* **Aim 1**: From the Firefox freezing thread below, list every plug-in that candi7 says is installed.
* **Aim 2**:
Answer these from the Firefox freezing thread below:
(a) Which version of Windows runs on the computer where Firefox freezes?
(b) What are the two add-ons candi7 has?
(c) Which program's update gave a 2-week trial version?

* **Provided passage**:
Your profile still says you are using XP, please update your profile to say your current OS, so we don't get confused trying to help you. 
Have you tried a different Browser? IE? Chrome etc?
In FF go to *Tools/Options/Privacy* Tab. _Clear_ your History and Cookies. Restart FF
If that fails, try running FF without Adons (Safe Mode)


----------



## candi7 (Sep 1, 2010)

Thank you Spunk.Funk. I'm really sorry. I didn't realize my profile still said I was using XP. I have changed it. I have 2 computers, this one I'm using now with Win 8.1 with the problem of Firefox freezing. & also an older/slower Win 7 computer that I don't use much any more.
I have tried disabling the addons I have, of which I only have 2. An ad blocker & password protector. But Firefox still freezes. I also have a few plug-ins. OpenH264 Video codec, Widevine content decryption & Shockwave. Shockwave is set to "ask to activate". 
I have refreshed/restored Firefox which I think gave me a file named "old firefox data" on my desktop. But Firefox still freezes after I'm on for a while. 
I tried using internet explorer but I don't really like it & don't have all my bookmarks like I do on Firefox. But from the time I was on it I dont remember it starting to Freeze like Firefox does. I tried using Chrome but don't like that at all either so I uninstalled it.
Firefox was running fine not to long ago. It seems that within the past month it started Freezing. The only new things I've added since was the Wise Care 365(program not an app) which helps speed up the computer. If when Firefox starts freezing & I press the "speed up" button in Wise care, some times it will give me a little longer before Firefox freezes again. But it will still start freezing again.
I also added a malware fighter program called IObit(program not an app). It almost seems that it was shortly after I had an update from IObit that gave me a 2 week trial version that Firefox started freezing. However the trial has ended but firefox still keeps freezing.
I also have Malwarebytes & am wondering if maybe the 2(IObit & Malwarebytes) are clashing that might be causing Firefox to freeze. Because everything seemed to be working fine before the update. Do you think that could be a possibility? 
Although, before IObit updated to the trial version everything seemed to be working alright.
Thank you very much for all your help!!!

* **Provided material**:
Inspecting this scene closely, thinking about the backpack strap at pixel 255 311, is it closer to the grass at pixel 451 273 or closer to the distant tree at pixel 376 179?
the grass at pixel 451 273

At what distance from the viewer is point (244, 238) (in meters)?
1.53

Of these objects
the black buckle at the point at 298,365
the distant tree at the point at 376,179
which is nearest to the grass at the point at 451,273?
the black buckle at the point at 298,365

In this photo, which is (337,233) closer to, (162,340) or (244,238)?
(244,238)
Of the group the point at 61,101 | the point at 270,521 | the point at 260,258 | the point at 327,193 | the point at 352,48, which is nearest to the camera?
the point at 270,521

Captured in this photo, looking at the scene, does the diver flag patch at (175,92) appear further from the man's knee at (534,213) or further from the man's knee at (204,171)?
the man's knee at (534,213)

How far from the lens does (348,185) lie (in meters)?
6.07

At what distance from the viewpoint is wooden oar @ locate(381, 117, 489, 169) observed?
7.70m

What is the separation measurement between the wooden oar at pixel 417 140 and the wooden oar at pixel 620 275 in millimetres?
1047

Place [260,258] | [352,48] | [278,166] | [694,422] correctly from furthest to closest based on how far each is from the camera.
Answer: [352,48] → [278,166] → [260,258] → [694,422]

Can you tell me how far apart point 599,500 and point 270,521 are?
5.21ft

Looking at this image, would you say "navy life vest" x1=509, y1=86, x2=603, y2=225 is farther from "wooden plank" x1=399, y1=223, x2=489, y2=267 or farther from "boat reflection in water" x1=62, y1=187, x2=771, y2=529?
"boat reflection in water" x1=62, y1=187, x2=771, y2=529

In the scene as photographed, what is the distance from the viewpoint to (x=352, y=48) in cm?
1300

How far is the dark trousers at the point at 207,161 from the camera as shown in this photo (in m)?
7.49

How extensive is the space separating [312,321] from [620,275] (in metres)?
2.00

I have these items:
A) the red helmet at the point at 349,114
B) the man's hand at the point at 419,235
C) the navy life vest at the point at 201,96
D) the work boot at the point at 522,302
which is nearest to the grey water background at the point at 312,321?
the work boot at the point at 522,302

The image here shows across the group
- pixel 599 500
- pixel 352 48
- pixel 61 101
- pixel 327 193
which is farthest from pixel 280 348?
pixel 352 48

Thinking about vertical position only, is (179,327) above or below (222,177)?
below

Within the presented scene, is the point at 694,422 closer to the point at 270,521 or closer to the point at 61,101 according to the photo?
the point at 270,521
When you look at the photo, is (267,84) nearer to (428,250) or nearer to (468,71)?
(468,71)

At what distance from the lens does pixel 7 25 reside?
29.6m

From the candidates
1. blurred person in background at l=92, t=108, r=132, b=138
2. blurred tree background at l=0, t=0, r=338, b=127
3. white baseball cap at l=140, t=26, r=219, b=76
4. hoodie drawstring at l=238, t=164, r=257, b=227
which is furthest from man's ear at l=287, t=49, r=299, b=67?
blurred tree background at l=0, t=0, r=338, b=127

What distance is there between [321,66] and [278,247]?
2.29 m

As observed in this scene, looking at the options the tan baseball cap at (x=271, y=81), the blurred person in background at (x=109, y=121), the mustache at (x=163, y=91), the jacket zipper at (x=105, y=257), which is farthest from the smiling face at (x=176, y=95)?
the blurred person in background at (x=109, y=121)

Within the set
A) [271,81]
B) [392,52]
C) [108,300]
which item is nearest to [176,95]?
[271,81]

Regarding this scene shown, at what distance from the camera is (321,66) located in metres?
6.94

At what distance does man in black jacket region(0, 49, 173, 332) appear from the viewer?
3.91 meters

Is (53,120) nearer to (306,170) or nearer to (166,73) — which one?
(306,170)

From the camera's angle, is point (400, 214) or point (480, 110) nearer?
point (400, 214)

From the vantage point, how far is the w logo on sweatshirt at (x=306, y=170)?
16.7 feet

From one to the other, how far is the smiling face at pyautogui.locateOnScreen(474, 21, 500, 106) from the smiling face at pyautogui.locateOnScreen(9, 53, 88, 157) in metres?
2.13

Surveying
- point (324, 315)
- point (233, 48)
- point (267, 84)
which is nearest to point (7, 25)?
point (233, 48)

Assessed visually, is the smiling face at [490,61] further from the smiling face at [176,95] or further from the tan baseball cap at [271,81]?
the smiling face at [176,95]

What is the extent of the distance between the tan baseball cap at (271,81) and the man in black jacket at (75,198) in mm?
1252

* **Written response 1**:
OpenH264 Video codec
Widevine content decryption
Shockwave

* **Written response 2**:
(a) Win 8.1
(b) An ad blocker and a password protector
(c) IObit